Many of you have posted interesting thoughts about Bresson and the Decisive Moment. I would like to open the "floor" for some discussion about what it means to you. Once again there is no wrong answer. I'll start first:
The way I see it, the Decisive Moment is not a moment in our timeline. It is a moment in space that the Photographer envisioned, moved by and captured. As I mentioned in my lecture, Bresson was part of the surrealist movement in the 1920's and 30's, part of the surrealist philosophy had to do with the way by which an artist "received" images from the universe. Now, bare with me for a second, this is a bit out there by you may have heard about it already. The surrealist is aware of everything in the world around him, the mundane, the unexplained, the usual but not necessarily the spectacular. stop and think for a second! We are mostly inspired by the amazing but what about the those images that happen everyday, constantly repeating? A person jump over a puddle, or boys playing in the snow, or in the hot streets of brooklyn in 1981, all those images have some familiar emotional weight, something that make us feel good. The moment when the event occurred, the moment when the photographer recognized the event and its vast meaning, is the Decisive Moment. I'll take it even further and say that the moment never seized to exist. Each time we view the photograph the moment is what we feel. It can be utterly unfamiliar or common that does not matter; it is a moment well wordy of experiencing.

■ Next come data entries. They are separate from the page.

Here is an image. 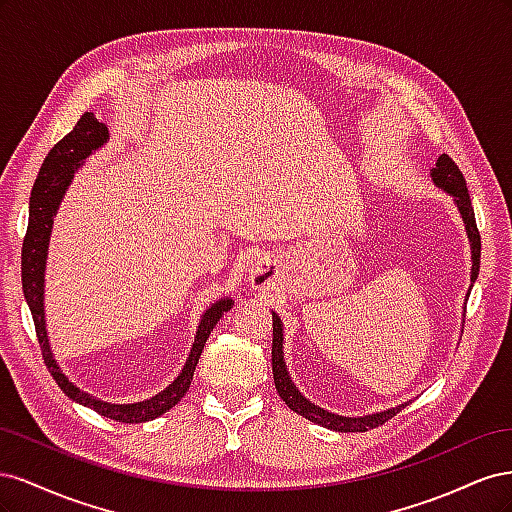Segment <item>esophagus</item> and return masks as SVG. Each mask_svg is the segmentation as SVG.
Segmentation results:
<instances>
[{"instance_id":"34e87169","label":"esophagus","mask_w":512,"mask_h":512,"mask_svg":"<svg viewBox=\"0 0 512 512\" xmlns=\"http://www.w3.org/2000/svg\"><path fill=\"white\" fill-rule=\"evenodd\" d=\"M275 262L269 256H260L252 262L250 277H252V288L254 290H269L275 280Z\"/></svg>"}]
</instances>
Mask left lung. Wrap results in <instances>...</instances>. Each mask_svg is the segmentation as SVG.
Returning <instances> with one entry per match:
<instances>
[{
	"label": "left lung",
	"mask_w": 512,
	"mask_h": 512,
	"mask_svg": "<svg viewBox=\"0 0 512 512\" xmlns=\"http://www.w3.org/2000/svg\"><path fill=\"white\" fill-rule=\"evenodd\" d=\"M431 181L436 183V188L444 190L448 196L455 200L457 211L461 213L463 226H466L468 232V241H470V252H472V269H470V282H476L478 277V267H480V235L476 228V220H474V209H472V200L468 194V185L466 179H463L459 166L442 153L436 162V168H431ZM472 290V286H470ZM470 290L466 294V301L470 297ZM273 314V346H271V365H273V380H275V389L280 393V397L286 401V406L290 410H294L297 414L305 416L307 421H312L316 425H322L333 431H367L374 429L378 425H384L389 418H393L397 412H401V408L408 404H399L395 408L382 410V412H374V414H365V416H342L324 410L316 404H312L299 389L297 384L292 382L288 367L284 361V324L275 312Z\"/></svg>",
	"instance_id": "left-lung-1"
}]
</instances>
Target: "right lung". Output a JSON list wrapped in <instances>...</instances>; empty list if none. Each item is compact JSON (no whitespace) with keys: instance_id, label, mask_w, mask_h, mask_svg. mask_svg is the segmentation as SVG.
<instances>
[{"instance_id":"obj_1","label":"right lung","mask_w":512,"mask_h":512,"mask_svg":"<svg viewBox=\"0 0 512 512\" xmlns=\"http://www.w3.org/2000/svg\"><path fill=\"white\" fill-rule=\"evenodd\" d=\"M108 141V128L96 119L94 113H85L72 132H68L61 141L46 153V158L40 166L38 179L32 188V198H29V222H27V235L23 241V254H21V277H23V294L25 301L32 309V318L36 324V335L42 348L44 363L49 367L53 380L59 384L72 401L81 406L96 410L98 414L113 418L119 423H145L153 418L162 416L175 404H179L181 397L190 391V384L194 378V369L200 359V352L205 348L207 337L211 335L213 327L224 316V312L235 305L230 297L218 299L211 303L205 314L200 316L196 327L194 344L190 348L188 359H185L183 369L179 376L170 382L164 391L153 395L145 401H134V404H111V401H102L94 395L81 391L79 386L68 380L64 369L55 361L49 333H46V316H44V271H46V258H49V243L55 215L59 211L61 200H64L74 173L79 170L91 153L104 147Z\"/></svg>"}]
</instances>
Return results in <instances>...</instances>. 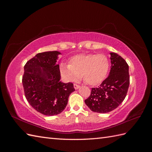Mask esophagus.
I'll use <instances>...</instances> for the list:
<instances>
[{
    "label": "esophagus",
    "instance_id": "obj_1",
    "mask_svg": "<svg viewBox=\"0 0 152 152\" xmlns=\"http://www.w3.org/2000/svg\"><path fill=\"white\" fill-rule=\"evenodd\" d=\"M74 88H75V89H78L79 88H80V86H79V85H77V84H74Z\"/></svg>",
    "mask_w": 152,
    "mask_h": 152
}]
</instances>
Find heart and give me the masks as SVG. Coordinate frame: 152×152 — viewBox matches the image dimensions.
I'll use <instances>...</instances> for the list:
<instances>
[{
	"label": "heart",
	"instance_id": "1",
	"mask_svg": "<svg viewBox=\"0 0 152 152\" xmlns=\"http://www.w3.org/2000/svg\"><path fill=\"white\" fill-rule=\"evenodd\" d=\"M109 67L108 59L104 54H82L73 56L68 65H61L59 72L66 81L74 82L82 76L86 83L94 86L103 81Z\"/></svg>",
	"mask_w": 152,
	"mask_h": 152
}]
</instances>
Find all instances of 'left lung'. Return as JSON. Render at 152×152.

One more important point to understant is that the moment is not limited to a stop action shot, as in the man over a puddle.
For the next day try to be aware of such moments in your own life. Think about how would you capture them, what part of the action or nonaction you will choose to reproduce and why. Come back here and tell us about it in as much details as you can. The idea is to reproduce what you felt when you witness an event. Have fun!